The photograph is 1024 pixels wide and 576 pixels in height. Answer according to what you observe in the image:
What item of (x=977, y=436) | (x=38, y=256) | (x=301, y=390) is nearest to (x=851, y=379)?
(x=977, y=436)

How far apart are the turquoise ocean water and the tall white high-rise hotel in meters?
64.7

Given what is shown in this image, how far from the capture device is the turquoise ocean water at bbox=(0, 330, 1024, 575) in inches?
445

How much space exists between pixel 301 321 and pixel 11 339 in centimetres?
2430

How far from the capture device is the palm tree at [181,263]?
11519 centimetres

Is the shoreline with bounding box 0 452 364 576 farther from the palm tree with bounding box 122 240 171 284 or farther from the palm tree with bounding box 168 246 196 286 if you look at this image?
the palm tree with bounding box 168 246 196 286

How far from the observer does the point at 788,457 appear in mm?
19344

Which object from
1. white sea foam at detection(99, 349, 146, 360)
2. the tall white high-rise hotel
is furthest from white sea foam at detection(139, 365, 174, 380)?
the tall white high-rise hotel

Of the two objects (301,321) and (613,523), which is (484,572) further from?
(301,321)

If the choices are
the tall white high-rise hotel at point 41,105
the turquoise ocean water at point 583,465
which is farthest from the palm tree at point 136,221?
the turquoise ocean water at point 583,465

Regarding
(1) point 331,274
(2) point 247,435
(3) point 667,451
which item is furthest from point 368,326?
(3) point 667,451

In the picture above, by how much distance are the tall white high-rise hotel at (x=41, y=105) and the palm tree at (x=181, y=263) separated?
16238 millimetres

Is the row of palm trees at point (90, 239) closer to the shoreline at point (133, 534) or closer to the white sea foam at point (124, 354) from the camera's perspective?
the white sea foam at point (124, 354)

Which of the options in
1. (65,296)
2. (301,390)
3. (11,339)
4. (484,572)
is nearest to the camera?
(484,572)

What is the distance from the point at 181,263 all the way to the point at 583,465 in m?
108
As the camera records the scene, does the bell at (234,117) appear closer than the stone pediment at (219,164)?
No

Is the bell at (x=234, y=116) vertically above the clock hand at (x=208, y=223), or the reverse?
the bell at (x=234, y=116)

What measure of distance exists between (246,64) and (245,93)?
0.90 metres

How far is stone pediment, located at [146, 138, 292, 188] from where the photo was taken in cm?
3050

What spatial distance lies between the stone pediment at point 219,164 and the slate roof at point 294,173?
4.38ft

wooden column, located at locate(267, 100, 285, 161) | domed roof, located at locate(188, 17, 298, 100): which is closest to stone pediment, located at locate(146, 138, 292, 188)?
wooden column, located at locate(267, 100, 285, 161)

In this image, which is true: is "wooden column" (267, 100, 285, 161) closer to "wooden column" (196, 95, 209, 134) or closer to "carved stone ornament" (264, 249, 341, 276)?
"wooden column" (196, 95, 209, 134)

(Task instructions):
Can you give everything from the line containing "How far from the capture device is the palm" down to the line containing "16238 millimetres" again, switching "capture device" to "camera" and leaving all else unchanged?

(Output for this exercise):
How far from the camera is the palm tree at [181,263]?
11519 centimetres

Is the shoreline with bounding box 0 452 364 576 farther from the palm tree with bounding box 122 240 171 284 or farther from the palm tree with bounding box 168 246 196 286 if you look at this image?
the palm tree with bounding box 168 246 196 286

How far from the observer does the point at 788,457 appear in mm?
19344

Which object from
1. white sea foam at detection(99, 349, 146, 360)
2. the tall white high-rise hotel
is furthest from white sea foam at detection(139, 365, 174, 380)?
the tall white high-rise hotel

Of the two objects (301,321) and (613,523), which is (484,572) further from?
(301,321)

If the choices are
the tall white high-rise hotel at point 41,105
the turquoise ocean water at point 583,465
which is farthest from the palm tree at point 136,221?
the turquoise ocean water at point 583,465

Regarding
(1) point 331,274
(2) point 247,435
(3) point 667,451
which item is furthest from point 368,326?
(3) point 667,451

In the picture above, by how much distance are the tall white high-rise hotel at (x=41, y=105) and the palm tree at (x=181, y=263) separated?
16238 millimetres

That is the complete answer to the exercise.